▸ WHAT TO DO:
Gather each line of the entries below that includes "common".

[Records from a collection]
━━━━━━━━

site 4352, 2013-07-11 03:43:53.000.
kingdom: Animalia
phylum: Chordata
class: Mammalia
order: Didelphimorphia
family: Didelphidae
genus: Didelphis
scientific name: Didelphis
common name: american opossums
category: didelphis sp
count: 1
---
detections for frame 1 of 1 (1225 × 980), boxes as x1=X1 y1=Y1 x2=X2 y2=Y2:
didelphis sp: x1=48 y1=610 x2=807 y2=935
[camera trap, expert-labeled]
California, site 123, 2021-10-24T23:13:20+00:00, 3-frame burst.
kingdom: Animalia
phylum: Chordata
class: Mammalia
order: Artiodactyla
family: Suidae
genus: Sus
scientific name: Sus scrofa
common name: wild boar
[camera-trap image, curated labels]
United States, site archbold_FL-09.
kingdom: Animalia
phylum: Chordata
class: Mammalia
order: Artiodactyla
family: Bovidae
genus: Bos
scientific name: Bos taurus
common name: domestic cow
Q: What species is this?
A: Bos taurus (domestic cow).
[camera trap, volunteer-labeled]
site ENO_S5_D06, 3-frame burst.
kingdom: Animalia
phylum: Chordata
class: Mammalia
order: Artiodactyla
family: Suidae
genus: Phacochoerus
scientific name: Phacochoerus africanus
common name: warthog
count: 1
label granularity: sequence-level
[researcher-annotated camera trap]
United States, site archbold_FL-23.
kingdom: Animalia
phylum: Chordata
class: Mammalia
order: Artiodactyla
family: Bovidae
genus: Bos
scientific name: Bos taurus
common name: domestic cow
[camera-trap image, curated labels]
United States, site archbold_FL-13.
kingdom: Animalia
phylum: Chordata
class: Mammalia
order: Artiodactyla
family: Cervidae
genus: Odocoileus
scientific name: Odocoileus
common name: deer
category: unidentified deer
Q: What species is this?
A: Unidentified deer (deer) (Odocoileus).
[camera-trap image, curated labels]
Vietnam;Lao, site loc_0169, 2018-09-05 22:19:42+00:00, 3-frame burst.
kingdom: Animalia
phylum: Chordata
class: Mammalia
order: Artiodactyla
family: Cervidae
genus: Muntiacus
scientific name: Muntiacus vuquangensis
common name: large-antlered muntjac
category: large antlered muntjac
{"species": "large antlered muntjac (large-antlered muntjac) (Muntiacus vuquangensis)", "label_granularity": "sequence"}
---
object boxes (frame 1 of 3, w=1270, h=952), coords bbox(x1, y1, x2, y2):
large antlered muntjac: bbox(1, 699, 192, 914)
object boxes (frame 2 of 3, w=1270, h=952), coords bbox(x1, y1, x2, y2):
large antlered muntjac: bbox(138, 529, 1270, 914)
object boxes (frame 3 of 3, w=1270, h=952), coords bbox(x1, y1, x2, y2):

━━━━━━━━

▸ TASK SOLUTION:
common name: american opossums
common name: wild boar
common name: domestic cow
common name: warthog
common name: domestic cow
common name: deer
common name: large-antlered muntjac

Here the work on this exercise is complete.